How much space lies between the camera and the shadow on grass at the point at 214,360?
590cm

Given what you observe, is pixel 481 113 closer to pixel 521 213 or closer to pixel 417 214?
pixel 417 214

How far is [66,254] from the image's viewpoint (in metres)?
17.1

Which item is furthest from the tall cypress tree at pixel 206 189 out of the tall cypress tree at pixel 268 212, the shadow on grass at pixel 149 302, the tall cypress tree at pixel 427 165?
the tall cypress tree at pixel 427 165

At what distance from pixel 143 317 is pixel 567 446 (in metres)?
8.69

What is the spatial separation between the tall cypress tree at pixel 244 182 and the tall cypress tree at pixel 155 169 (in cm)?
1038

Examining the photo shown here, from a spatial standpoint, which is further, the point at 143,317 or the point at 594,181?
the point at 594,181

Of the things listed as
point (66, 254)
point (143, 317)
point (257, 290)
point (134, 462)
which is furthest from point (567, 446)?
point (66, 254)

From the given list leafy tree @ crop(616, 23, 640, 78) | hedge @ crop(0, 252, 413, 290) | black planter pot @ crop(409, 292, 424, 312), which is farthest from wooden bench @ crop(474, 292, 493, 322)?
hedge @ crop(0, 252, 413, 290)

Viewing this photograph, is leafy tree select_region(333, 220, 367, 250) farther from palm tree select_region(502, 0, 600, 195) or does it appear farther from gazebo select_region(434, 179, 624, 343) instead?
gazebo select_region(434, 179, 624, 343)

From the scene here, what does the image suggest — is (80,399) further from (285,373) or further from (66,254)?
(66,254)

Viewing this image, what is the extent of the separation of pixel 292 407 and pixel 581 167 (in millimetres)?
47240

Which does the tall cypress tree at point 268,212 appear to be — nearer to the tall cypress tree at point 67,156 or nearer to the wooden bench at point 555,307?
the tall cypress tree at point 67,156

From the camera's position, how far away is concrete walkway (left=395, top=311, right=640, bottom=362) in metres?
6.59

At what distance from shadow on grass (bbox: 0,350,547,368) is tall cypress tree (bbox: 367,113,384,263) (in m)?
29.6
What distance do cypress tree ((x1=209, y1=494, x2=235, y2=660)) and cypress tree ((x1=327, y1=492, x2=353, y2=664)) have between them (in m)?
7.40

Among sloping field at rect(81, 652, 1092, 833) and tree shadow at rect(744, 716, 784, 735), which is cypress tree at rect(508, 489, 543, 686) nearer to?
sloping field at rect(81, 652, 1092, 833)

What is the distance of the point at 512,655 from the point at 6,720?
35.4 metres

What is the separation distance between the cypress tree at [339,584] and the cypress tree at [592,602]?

What you will do —
Produce an exact copy of the whole listing.

Written solution —
How much space lies between the camera and the shadow on grass at the point at 214,360?
590cm

Given what you observe, is pixel 481 113 closer to pixel 521 213 or closer to pixel 417 214?
pixel 417 214

How far is [66,254] from the image's viewpoint (in metres)?
17.1

Which item is furthest from the tall cypress tree at pixel 206 189 out of the tall cypress tree at pixel 268 212, the shadow on grass at pixel 149 302, the tall cypress tree at pixel 427 165?
the tall cypress tree at pixel 427 165

At what distance from pixel 143 317 is pixel 567 446 (in metres)?
8.69

What is the spatial separation between the tall cypress tree at pixel 244 182 and the tall cypress tree at pixel 155 169 (in cm)?
1038

Examining the photo shown here, from a spatial standpoint, which is further, the point at 143,317 or the point at 594,181?
the point at 594,181

Of the things listed as
point (66, 254)
point (143, 317)
point (257, 290)
point (134, 462)
which is furthest from point (567, 446)?
point (66, 254)

From the given list leafy tree @ crop(616, 23, 640, 78) | hedge @ crop(0, 252, 413, 290) | black planter pot @ crop(409, 292, 424, 312), which is farthest from wooden bench @ crop(474, 292, 493, 322)?
hedge @ crop(0, 252, 413, 290)

Viewing this photograph, is leafy tree select_region(333, 220, 367, 250) farther from palm tree select_region(502, 0, 600, 195) or does it appear farther from gazebo select_region(434, 179, 624, 343) instead?
gazebo select_region(434, 179, 624, 343)

From the scene here, what does the image suggest — is (80,399) further from (285,373) or further from (66,254)?
(66,254)

Viewing this image, what is the extent of the separation of pixel 292 407 and pixel 581 167 (in millimetres)?
47240

Which does the tall cypress tree at point 268,212 appear to be — nearer to the tall cypress tree at point 67,156 or nearer to the wooden bench at point 555,307?
the tall cypress tree at point 67,156

From the camera's position, how far away is concrete walkway (left=395, top=311, right=640, bottom=362) in metres?
6.59

At what distance from shadow on grass (bbox: 0,350,547,368) is tall cypress tree (bbox: 367,113,384,263) (in m)?
29.6
What distance do cypress tree ((x1=209, y1=494, x2=235, y2=660)) and cypress tree ((x1=327, y1=492, x2=353, y2=664)) have between them (in m)?
7.40

Among sloping field at rect(81, 652, 1092, 833) and tree shadow at rect(744, 716, 784, 735), which is cypress tree at rect(508, 489, 543, 686) nearer to?
sloping field at rect(81, 652, 1092, 833)

What is the distance of the point at 512,655 from the point at 6,720?
35.4 metres

What is the separation distance between the cypress tree at [339,584] and the cypress tree at [592,602]?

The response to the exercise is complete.